Exercise:
Only the lines containing "site" belong in the answer; find them in the material below.

Dataset extract:
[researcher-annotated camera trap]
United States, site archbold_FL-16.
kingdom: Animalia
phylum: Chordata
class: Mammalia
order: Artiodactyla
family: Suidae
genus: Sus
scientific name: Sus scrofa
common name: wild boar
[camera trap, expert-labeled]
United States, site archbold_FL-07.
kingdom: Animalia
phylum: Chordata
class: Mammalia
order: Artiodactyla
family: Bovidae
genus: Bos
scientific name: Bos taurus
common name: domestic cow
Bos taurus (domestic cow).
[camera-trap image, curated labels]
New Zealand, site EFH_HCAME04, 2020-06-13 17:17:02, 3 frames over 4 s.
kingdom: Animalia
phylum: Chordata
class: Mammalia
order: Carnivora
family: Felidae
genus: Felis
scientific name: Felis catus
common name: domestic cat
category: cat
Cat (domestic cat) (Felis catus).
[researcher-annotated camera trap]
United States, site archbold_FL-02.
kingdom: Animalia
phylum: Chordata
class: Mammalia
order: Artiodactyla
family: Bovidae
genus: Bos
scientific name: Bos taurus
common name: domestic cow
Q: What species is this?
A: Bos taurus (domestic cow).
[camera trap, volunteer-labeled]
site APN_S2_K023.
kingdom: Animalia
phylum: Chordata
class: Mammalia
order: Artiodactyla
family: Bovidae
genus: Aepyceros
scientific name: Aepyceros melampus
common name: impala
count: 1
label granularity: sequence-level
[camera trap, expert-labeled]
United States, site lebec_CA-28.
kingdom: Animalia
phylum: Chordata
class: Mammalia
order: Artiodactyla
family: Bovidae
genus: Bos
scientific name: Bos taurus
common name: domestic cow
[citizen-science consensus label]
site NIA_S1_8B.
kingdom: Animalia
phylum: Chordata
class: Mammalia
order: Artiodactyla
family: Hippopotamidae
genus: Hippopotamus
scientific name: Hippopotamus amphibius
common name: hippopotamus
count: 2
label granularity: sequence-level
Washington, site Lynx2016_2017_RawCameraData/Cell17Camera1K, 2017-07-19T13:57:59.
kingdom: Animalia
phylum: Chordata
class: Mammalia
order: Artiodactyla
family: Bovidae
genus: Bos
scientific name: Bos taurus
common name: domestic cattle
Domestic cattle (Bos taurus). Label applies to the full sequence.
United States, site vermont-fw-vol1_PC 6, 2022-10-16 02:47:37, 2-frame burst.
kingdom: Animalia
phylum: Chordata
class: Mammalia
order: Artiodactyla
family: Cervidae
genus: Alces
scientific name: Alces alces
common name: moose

Task output:
United States, site archbold_FL-16.
United States, site archbold_FL-07.
New Zealand, site EFH_HCAME04, 2020-06-13 17:17:02, 3 frames over 4 s.
United States, site archbold_FL-02.
site APN_S2_K023.
United States, site lebec_CA-28.
site NIA_S1_8B.
Washington, site Lynx2016_2017_RawCameraData/Cell17Camera1K, 2017-07-19T13:57:59.
United States, site vermont-fw-vol1_PC 6, 2022-10-16 02:47:37, 2-frame burst.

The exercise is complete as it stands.